Relationship between predicted CVD risk and molecular variables. The predicted 3-year risk for a CVD event (myocardial infarction, stroke, or fatal CVD) is shown versus (a) the MBDA score and (bd) serum concentrations (ng/ml, natural log transformed) of the three biomarker variables in the MBDA-based CVD risk score, using the validation dataset (N = 10,275). R values are Spearman correlation coefficients. CVD cardiovascular disease, MBDA multi-biomarker disease activity

Discussion

We have used a cohort of over 30,000 RA patients to derive and internally validate an MBDA-based CVD risk score for use in patients with RA. This score reflects the contribution of systemic inflammation to CVD risk by including the MBDA score and three individual biomarkers, while also incorporating age and four clinical risk factors. The MBDA-based risk score accurately predicted CVD risk in terms of goodness of fit analyses in the internal validation cohort and in clinically relevant subgroups, including patients who did or did not have prior CVD, who were already taking statins, or had different levels of RA disease activity. The MBDA-based risk score discriminated CVD risk better than clinical models, assigning some patients to higher or lower risk categories compared with clinical assessment alone.

This test is unique because it uses biomarker-based measurements to incorporate the contribution of RA inflammation to CVD risk in a more personalized way than by multiplying by a fixed value, such as 1.5 [6]. The MBDA score is a measure of RA disease activity that is also predictive of risk for radiographic progression. It was shown here and previously to be associated with the CVD risk [16], even though it was not originally developed for that purpose. MMP-3 and TNF-R1 were included in the final MBDA-based CVD risk score because in model building, they were positively associated with CVD risk independently of the MBDA score and other variables, which is consistent with previous reports of their role in cardiovascular risk [53,54,55].

The other individual biomarker in the CVD risk score was leptin. In our cohort, patients with a CVD event had less obesity and a numerically lower median leptin concentration than patients without a CVD event (Table 1). Leptin had a negative coefficient in the multivariable CVD risk prediction model. These results are consistent with evidence that leptin correlates strongly with body mass index (BMI) and that BMI has been negatively associated with CVD risk in RA patients [56], even though it is positively associated with CVD risk in the general population [57]. Our findings may reflect a contribution of RA inflammation to both weight loss and mortality, rather than a biologically protective effect of obesity [58]. They may also be a reflection of index case bias, which can lower the effect estimate for a risk factor, such as leptin, if it is associated with both the sequela of a disease and the disease itself, as with CVD events and RA [59]. IL-6, CRP, and other MBDA biomarkers were not included in the MBDA-based CVD risk score despite being individually associated with the CVD risk because none added significant information to leptin, MMP-3, TNF-R1, and the MBDA score for predicting CVD risk.

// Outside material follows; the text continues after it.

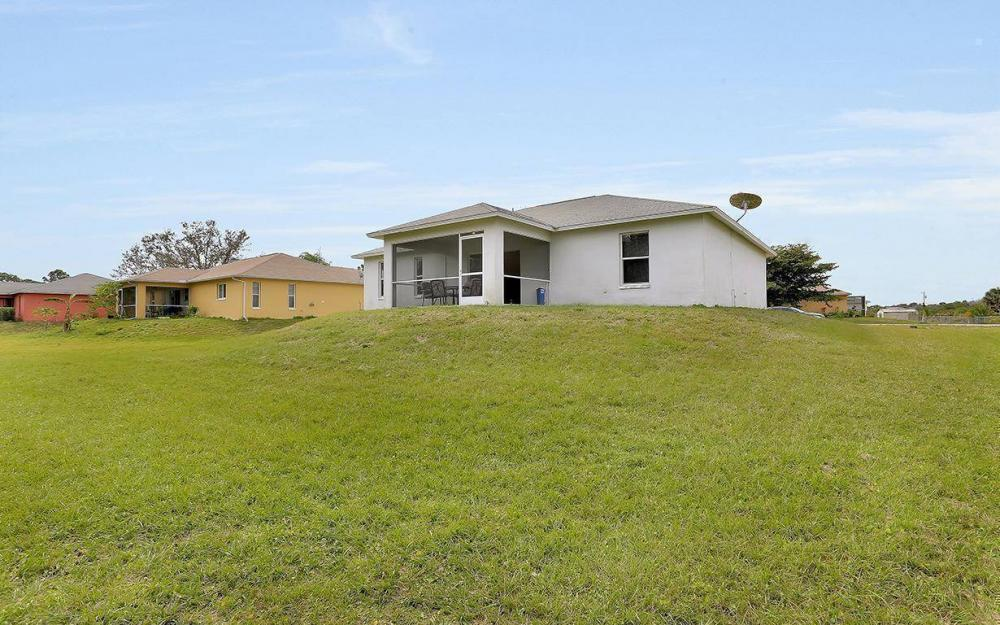 215 Rue Labonne Rd, Fort Myers - House For Sale 1446632889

Clinical covariates that might have been expected in the final MBDA-based model, such as sex and hyperlipidemia, were associated with the CVD risk in univariable analyses but were not included because they made small incremental contributions to the multivariable model and did not survive the model building process. Sex was less significant as a univariable predictor of CVD risk than any of the variables that were included in the model (Table 2). It may have been excluded due to co-linearity with other variables, such as tobacco use, which is less common in women with RA than men with RA [4], and leptin, the levels of which tend to be greater in women [60]. It is unlikely that the MBDA score caused sex to be excluded from the model because adjustment of the MBDA score (for age, sex, and leptin) should have reduced its co-linearity with sex. The failure of hyperlipidemia to survive backward elimination may relate to it also having been a less significant univariable predictor of CVD risk than any of the predictors that survived. In addition, the “lipid paradox” [61] may make it difficult to interpret lipid values in RA patients, as they can be lower during active RA and increase with effective treatment. A practical consideration is that many RA patients have not had lipids tested recently, and co-management with primary care physicians may be needed to improve rates of screening for hyperlipidemia [62].

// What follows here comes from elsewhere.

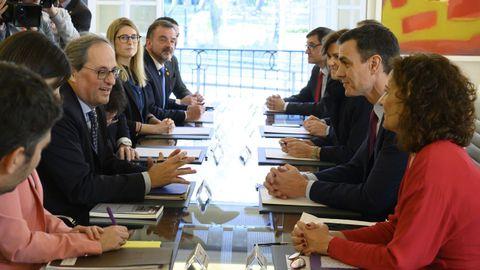 Imagen de la primera reunión de la mesa de diálogo entre el Gobierno y la Generalitat, celebrada  en La Moncloa el 20 de febrero del 2020, en la que participaron políticos independentistas que no estaban en el Gobierno catalán, como Elsa Artadi.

The cohort we used included patients with diabetes or a history of CVD and patients who were receiving statin treatment. Excluding such patients, as some CVD risk calculators do, would have greatly narrowed the utility of the score and reduced the power to see differences in the risk due to other variables. Instead, diabetes and a history of CVD were entered into model building as predictor variables and they were included in the score. Subanalyses demonstrated good fit between predicted and observed CVD events for patients with or without diabetes or a history of CVD. Statin use is not in the MBDA-based CVD risk score because we excluded drug-related variables from model building. However, the risk score demonstrated good fit in subanalyses of patients who were and were not receiving statins. The MBDA-based CVD risk score accounts for the level of inflammation, the treatment of which has potential to reduce CVD risk in RA patients [21,22,23]. The score may have utility for RA patients who are receiving statins because the statin dose may not yet have been optimized and because the non-statin treatment options for elevated CVD risk in RA patients may include DMARDs.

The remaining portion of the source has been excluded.